# What the exercise asks
Please output, unchanged, the lines of the listing from the line containing "How far from" through the final line of the listing, inclusive.

Lines of data:

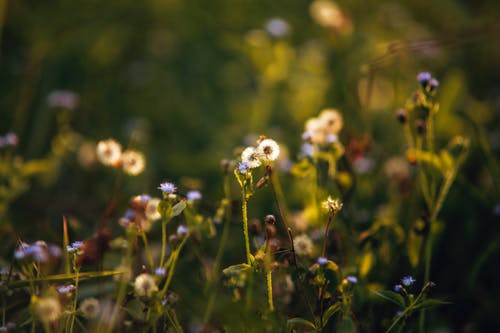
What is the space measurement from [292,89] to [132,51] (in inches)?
43.2

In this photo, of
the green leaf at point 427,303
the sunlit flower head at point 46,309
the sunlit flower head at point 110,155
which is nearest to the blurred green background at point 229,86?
the sunlit flower head at point 110,155

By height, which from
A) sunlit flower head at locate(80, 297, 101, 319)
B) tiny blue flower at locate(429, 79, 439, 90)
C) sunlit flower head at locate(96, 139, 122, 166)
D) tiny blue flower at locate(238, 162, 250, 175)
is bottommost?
sunlit flower head at locate(80, 297, 101, 319)

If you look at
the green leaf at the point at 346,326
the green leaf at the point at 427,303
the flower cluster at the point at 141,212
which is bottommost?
the green leaf at the point at 346,326

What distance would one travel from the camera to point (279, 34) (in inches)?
92.4

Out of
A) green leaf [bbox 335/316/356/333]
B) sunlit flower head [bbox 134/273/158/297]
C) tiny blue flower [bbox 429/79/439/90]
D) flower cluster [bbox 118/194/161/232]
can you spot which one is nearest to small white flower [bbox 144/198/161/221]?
flower cluster [bbox 118/194/161/232]

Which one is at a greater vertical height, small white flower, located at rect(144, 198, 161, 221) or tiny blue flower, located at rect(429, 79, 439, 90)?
tiny blue flower, located at rect(429, 79, 439, 90)

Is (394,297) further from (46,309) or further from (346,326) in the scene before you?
(46,309)

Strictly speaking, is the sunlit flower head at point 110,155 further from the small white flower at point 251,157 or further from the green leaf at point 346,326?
the green leaf at point 346,326

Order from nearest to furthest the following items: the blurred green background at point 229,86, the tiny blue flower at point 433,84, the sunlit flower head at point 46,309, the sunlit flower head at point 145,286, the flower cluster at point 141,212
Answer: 1. the sunlit flower head at point 46,309
2. the sunlit flower head at point 145,286
3. the flower cluster at point 141,212
4. the tiny blue flower at point 433,84
5. the blurred green background at point 229,86

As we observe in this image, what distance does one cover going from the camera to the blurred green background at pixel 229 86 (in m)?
1.84

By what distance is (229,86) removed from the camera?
9.20ft

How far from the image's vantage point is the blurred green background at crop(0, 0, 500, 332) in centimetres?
184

# Finished task
How far from the image's vantage point is the blurred green background at crop(0, 0, 500, 332) in centimetres?
184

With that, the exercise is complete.